Llevaba vaqueros, botas de montaña y una camisa de cuadros verdes y marrones metida por dentro de los pantalones. Llevaba un cuchillo de dimensiones considerables en una funda encima del riñón derecho, el tipo de cuchillo que se utilizaba para desollar animales. Seguro que no entraría en la categoría de navaja de bolsillo. También llevaba una vieja bolsa de tela negra. Desprendía un aire de «cabrón peligroso», pero no por nada que dijera o hiciera, sino por la confianza con que se movía y por aquella mirada que dejaba claro que podría destripar a alguien sin ningún tipo de remordimientos, como si se tratara de matar una mosca.

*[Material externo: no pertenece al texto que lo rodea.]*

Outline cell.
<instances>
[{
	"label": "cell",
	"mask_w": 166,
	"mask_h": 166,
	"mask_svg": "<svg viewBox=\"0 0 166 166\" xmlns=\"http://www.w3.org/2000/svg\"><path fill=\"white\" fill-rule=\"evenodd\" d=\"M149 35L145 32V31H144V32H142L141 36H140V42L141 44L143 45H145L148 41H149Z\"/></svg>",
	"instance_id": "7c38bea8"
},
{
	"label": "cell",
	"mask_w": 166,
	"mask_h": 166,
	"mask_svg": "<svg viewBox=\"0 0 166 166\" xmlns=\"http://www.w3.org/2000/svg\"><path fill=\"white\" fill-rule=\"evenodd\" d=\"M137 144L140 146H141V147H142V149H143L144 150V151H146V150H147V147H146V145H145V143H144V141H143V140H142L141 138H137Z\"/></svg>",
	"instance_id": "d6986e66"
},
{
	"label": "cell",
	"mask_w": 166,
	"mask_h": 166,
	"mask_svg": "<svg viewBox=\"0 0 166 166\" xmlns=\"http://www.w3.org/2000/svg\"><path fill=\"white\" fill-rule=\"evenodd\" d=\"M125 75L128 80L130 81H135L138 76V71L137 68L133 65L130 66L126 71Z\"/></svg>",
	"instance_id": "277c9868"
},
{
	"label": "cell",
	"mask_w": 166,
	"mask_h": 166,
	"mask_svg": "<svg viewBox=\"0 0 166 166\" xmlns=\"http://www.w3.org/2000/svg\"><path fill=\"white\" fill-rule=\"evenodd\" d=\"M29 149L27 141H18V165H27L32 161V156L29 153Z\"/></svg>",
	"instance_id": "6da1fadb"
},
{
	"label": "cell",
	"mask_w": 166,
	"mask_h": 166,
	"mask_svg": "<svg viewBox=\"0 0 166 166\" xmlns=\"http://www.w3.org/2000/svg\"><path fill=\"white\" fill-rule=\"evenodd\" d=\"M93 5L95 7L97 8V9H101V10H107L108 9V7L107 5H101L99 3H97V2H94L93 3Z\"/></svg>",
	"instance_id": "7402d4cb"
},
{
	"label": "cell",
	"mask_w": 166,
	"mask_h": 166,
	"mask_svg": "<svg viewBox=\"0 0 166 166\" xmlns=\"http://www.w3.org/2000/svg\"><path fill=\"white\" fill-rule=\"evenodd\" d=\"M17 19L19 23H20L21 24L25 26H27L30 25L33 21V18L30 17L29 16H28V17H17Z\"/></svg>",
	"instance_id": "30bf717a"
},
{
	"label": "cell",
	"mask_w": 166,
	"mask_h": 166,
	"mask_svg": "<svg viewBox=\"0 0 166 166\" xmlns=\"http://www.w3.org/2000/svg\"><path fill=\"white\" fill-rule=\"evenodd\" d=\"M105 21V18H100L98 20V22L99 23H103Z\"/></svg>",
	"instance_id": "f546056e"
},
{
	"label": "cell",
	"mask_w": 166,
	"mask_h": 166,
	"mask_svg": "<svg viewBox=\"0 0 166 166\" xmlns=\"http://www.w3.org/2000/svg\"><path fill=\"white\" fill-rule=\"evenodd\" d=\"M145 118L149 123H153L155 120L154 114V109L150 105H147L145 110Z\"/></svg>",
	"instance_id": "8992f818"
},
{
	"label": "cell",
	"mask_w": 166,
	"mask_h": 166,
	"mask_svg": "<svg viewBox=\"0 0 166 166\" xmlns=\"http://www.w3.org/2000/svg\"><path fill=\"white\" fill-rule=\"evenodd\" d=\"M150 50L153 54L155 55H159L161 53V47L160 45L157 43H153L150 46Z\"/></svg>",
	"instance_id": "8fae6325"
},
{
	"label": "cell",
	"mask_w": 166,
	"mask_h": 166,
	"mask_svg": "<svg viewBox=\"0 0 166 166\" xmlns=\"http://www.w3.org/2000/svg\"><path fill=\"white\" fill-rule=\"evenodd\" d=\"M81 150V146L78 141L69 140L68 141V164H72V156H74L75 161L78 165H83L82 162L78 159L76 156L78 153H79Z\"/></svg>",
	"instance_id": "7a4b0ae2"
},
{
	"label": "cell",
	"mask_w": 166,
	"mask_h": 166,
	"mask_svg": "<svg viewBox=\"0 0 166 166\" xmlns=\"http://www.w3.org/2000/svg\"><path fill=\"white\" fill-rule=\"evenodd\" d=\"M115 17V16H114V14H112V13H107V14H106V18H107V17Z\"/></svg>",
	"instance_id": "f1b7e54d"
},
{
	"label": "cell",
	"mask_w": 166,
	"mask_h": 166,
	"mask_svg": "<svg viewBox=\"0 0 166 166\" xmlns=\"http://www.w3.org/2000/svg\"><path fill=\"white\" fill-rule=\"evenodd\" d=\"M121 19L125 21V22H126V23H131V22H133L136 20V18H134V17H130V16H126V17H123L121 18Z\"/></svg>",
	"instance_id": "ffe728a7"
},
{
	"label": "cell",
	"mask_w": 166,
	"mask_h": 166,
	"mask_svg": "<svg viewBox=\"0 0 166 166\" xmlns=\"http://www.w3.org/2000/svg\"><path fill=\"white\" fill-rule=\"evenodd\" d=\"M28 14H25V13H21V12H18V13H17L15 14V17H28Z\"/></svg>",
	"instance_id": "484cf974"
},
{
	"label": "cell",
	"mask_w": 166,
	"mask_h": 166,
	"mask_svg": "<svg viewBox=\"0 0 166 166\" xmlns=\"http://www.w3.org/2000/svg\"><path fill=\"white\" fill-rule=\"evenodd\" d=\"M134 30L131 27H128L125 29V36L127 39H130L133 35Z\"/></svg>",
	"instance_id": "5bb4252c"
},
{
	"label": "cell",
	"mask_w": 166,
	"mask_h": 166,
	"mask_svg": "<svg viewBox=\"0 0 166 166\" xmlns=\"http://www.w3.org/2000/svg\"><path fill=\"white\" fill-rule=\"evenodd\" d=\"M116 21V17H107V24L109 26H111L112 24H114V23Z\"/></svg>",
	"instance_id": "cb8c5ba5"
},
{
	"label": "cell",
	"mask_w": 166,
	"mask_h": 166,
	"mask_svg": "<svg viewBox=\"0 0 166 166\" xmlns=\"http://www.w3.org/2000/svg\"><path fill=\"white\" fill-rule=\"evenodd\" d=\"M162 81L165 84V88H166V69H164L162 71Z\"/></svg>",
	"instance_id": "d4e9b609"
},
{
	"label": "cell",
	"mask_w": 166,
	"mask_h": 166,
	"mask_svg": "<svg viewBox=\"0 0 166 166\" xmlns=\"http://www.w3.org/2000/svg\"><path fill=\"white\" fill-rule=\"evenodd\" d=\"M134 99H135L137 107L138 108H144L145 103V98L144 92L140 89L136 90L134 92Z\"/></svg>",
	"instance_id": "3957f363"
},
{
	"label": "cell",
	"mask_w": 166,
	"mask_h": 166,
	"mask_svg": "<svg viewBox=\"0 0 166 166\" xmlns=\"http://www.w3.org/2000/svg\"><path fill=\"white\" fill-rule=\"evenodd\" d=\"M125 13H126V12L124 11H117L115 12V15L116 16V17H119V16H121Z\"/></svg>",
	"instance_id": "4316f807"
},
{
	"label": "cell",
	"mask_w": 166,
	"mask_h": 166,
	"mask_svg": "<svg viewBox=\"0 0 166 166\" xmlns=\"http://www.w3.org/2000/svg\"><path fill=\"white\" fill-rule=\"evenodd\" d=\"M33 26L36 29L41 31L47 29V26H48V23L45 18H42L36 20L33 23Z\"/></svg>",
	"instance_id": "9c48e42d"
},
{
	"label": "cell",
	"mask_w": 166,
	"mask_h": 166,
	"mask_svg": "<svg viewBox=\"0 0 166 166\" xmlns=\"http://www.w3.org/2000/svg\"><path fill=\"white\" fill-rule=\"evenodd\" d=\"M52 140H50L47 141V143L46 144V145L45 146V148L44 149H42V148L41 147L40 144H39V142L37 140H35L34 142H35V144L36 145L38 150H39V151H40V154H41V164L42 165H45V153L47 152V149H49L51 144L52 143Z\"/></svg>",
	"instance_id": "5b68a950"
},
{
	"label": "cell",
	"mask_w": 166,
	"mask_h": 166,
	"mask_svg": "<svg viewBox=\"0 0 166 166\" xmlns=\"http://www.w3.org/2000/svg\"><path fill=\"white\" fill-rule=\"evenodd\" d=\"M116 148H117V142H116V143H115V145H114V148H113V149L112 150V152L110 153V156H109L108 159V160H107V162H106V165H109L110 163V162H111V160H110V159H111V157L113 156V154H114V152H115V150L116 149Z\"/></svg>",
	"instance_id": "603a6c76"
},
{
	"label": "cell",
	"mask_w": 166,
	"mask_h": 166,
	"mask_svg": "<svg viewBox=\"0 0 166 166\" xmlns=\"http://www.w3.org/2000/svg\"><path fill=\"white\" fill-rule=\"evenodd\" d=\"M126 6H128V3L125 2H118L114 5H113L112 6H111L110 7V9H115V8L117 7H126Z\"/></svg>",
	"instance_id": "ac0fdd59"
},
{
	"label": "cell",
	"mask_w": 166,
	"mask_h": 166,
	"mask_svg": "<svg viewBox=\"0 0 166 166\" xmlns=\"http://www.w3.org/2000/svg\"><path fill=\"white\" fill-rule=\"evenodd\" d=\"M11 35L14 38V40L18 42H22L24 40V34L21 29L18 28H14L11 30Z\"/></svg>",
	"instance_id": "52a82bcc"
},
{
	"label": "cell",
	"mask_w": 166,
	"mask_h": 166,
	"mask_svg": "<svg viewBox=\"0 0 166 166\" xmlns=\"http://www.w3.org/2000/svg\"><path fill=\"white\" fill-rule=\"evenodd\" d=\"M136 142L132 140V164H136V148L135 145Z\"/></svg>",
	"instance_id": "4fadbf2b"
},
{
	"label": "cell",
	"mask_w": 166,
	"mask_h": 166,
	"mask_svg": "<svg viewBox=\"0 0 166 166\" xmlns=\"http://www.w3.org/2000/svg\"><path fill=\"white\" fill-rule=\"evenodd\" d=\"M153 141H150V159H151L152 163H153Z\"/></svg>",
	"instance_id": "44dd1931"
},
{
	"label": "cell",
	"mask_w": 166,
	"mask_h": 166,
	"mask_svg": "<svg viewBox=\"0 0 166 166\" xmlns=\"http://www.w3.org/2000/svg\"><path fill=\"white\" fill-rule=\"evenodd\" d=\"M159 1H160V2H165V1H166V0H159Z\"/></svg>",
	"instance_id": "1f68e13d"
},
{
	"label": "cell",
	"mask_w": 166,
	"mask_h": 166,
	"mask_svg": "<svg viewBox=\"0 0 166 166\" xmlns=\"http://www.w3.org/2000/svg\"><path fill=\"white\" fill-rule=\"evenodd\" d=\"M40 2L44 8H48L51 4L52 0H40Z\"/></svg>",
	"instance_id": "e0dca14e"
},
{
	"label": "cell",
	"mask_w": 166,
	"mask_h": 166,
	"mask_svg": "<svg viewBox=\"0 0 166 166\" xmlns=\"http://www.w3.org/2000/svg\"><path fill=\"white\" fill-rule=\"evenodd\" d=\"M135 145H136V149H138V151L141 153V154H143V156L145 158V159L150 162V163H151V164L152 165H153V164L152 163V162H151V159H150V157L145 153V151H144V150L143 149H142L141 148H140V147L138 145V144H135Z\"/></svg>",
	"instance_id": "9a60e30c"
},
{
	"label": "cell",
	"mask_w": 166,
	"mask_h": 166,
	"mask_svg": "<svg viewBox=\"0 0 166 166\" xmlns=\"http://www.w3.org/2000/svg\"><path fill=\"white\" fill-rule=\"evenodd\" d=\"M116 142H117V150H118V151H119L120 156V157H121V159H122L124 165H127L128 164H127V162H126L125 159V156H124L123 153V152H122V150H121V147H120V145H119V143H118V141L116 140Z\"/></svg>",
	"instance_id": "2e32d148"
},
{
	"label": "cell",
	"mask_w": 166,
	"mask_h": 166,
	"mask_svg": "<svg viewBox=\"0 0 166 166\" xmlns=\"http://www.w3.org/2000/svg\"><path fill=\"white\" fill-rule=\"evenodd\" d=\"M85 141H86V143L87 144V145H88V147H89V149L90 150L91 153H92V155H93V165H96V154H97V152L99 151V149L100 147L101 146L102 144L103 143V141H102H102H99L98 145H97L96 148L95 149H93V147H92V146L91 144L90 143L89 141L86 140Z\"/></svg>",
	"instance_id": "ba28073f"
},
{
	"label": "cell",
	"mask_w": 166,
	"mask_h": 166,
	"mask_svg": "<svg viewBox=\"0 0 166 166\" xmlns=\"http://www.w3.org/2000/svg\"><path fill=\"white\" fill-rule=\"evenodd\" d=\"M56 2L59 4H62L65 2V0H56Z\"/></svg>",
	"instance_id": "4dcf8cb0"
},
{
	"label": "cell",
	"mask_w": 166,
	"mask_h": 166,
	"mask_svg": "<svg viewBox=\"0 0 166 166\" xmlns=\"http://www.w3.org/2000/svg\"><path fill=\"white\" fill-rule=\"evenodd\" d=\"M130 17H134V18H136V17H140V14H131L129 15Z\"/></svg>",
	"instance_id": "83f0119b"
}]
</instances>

– He oído que necesitan a alguien que conozca las montañas -dijo.

– Necesitamos más que eso. Vamos de caza -dijo Toxtel en tono neutro mientras señalaba el mapa de la mesa.

– Un momento -dijo Teague al tiempo que sacaba un aparato electrónico alargado de la bolsa negra. Lo encendió y caminó por la habitación. Cuando hubo comprobado que no había micros, lo apagó y encendió la televisión. Entonces, se sentó.

– Me alegro de que sea tan precavido -dijo Toxtel-, pero si los federales lo siguen quiero que me lo diga. No necesitamos ese tipo de complicaciones.

– Que yo sepa, no -respondió Teague, inexpresivo-. Pero eso no significa que las cosas no puedan cambiar.

Toxtel lo miró sin decir nada. En definitiva, pensó Goss, todo era una cuestión de confianza: ¿Toxtel confiaba en su contacto? La confianza era un lujo poco habitual en su negocio porque entre ladrones, o asesinos por ejemplo, no existía el honor. La confianza que pudiera existir nacía de una relación mutuamente destructiva. Goss sabía suficiente de Toxtel como para acabar con él, y viceversa. Y se sentía más seguro con eso que con cualquier amistad.

Al final, Toxtel se encogió de hombros y dijo:

– Muy bien -se volvió hacia el mapa y le explicó a grandes trazos la situación, sin mencionar en ningún momento el nombre de Bandini, sólo dijo que se habían olvidado algo en la pensión y que la propietaria no estaba dispuesta a entregárselo. Luego, le expuso el plan.